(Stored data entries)
·····
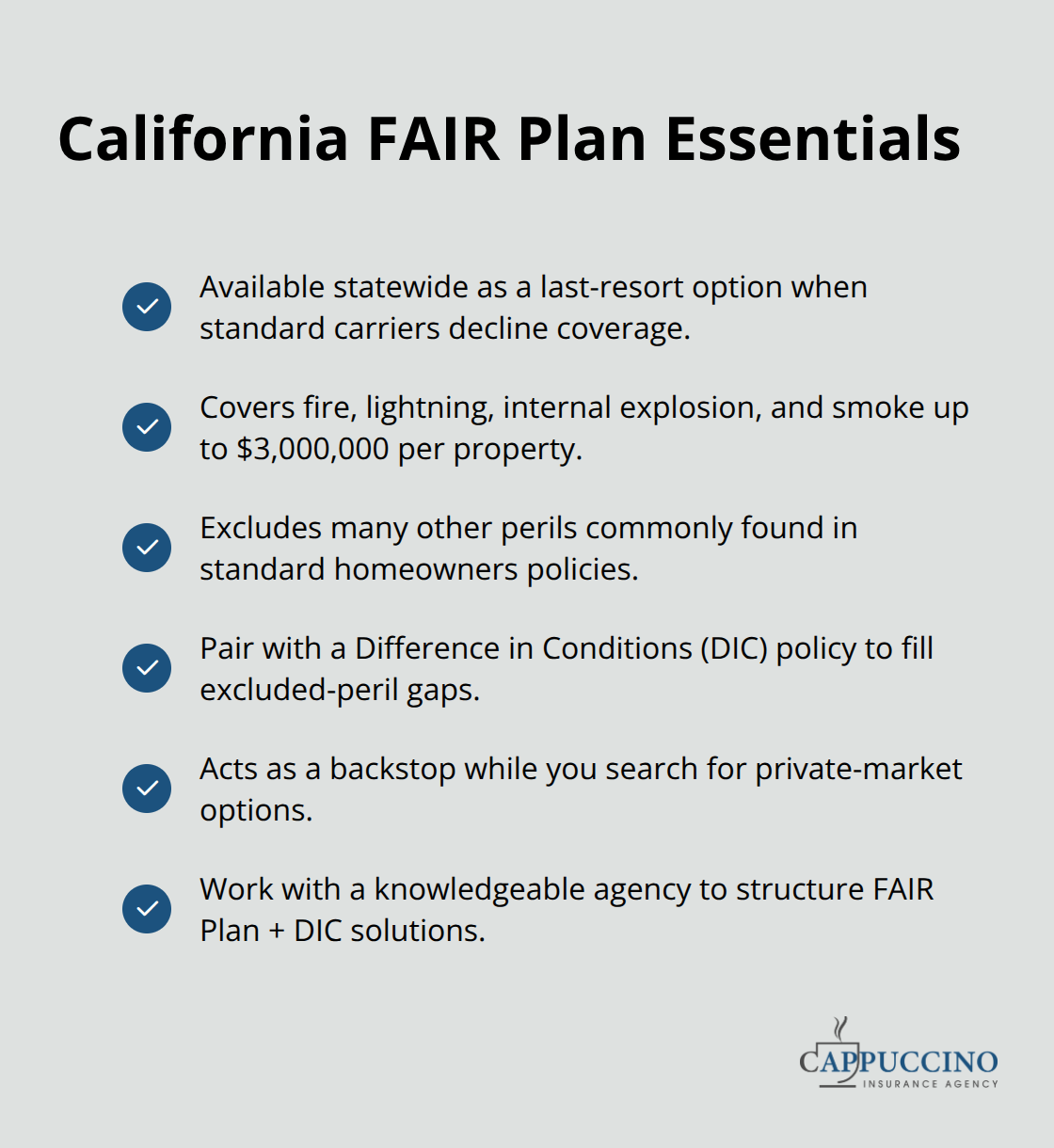 California FAIR Plan Essentials

Available statewide as a last-resort option when standard carriers decline coverage.

Covers fire, lightning, internal explosion, and smoke up to \$3,000,000 per property.

Excludes many other perils commonly found in standard homeowners policies.

Pair with a Difference in Conditions (DIC) policy to fill excluded-peril gaps.

Acts as a backstop while you search for private-market options.

Work with a knowledgeable agency to structure FAIR Plan + DIC solutions.

CAPPUCCINO
INSURANCE AGENCY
·····
## [ACTIVITY]
Your job is to return all lines above that hold the word "with".

## [RESULT BELOW]
Pair with a Difference in Conditions (DIC) policy to fill excluded-peril gaps.
Work with a knowledgeable agency to structure FAIR Plan + DIC solutions.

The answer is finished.